The cause of Angelman Syndrome is a genetic mutation or deletion in a specific region of chromosome 15. This alteration affects the UBE3A gene, which is responsible for producing a protein crucial for normal brain function.
People with Angelman Syndrome often exhibit unusual physical and behavioural traits. This trait includes happy and excitable behaviour, with frequent smiling and laughter for no apparent reason.
They may also have a unique facial appearance, such as a wide mouth sparse teeth and a flat head at the back.
Developmental delays are common, affecting speech and motor skills in people battling with Angelman Syndrome. In many cases, those with the condition do not develop functional speech and may use alternative forms of communication.
These communication challenges lead to the reliance on non-verbal forms of expression, such as gestures, signs, or communication devices.

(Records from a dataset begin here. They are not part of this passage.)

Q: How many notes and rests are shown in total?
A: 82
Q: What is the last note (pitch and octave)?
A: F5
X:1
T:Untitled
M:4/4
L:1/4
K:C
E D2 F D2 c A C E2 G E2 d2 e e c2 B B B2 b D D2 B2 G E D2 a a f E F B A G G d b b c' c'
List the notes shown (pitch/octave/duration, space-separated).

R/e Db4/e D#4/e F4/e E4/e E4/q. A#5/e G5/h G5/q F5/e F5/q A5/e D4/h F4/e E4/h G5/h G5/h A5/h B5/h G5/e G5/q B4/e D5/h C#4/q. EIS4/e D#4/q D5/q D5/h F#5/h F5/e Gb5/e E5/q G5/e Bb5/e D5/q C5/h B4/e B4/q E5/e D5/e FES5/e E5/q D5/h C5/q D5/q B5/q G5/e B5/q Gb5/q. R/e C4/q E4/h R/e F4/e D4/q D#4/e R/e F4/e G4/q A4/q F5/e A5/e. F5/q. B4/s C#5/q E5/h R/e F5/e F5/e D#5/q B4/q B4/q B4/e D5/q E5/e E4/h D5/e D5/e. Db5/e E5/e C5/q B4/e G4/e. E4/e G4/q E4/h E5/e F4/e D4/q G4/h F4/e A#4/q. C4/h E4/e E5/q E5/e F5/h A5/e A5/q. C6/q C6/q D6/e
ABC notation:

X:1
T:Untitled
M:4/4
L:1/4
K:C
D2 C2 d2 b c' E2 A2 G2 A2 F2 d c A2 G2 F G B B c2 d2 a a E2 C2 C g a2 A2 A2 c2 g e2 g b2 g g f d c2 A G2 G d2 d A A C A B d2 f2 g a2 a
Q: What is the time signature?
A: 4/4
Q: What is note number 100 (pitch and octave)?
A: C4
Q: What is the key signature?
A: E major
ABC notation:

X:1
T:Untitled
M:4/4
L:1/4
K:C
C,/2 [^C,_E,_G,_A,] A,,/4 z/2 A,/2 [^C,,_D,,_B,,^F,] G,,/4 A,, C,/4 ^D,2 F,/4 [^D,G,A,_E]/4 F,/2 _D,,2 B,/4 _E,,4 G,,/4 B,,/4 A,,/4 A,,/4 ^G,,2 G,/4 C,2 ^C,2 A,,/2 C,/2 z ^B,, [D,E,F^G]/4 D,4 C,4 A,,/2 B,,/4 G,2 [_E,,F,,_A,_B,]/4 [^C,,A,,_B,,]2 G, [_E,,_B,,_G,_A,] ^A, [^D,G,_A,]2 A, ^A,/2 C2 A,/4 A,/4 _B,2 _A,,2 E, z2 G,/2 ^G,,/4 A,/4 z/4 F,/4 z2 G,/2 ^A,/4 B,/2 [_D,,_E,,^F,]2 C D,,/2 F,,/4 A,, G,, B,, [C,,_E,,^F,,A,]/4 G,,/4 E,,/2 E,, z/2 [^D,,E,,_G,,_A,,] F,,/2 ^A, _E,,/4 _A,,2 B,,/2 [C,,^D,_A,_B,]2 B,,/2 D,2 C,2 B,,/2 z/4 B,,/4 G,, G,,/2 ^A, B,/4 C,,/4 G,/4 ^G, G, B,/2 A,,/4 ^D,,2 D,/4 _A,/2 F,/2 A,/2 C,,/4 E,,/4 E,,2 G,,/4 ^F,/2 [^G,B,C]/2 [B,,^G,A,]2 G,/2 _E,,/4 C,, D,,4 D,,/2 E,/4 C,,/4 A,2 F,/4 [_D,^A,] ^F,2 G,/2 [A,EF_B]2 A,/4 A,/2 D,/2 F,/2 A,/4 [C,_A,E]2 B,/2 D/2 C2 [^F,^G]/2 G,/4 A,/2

You will notice this type of syndrome by a severe intellectual disability and challenges in coordination and movement.
Angelman Syndrome may also come with seizures, which can vary in frequency and severity.
They may exhibit hyperactivity, difficulty sleeping, and a fascination with water.
Early intervention, specialized education programs, and supportive therapies (speech, physical, and occupational therapy) can help manage symptoms and enhance the individual’s overall well-being.
Conclusion
While genetic predisposition plays a central role, environmental factors, lifestyle choices, and other influences can impact the severity and progression of these conditions.
Advances in genetic research continue to uncover new insights. There is hope for improved preventive strategies and personalized treatment approaches for people affected by genetic diseases.
Remember, to treat everyone with understanding, love and care. Kind gestures and support go a long way in making life bearable for caretakers and those with these genetic diseases in Nigeria.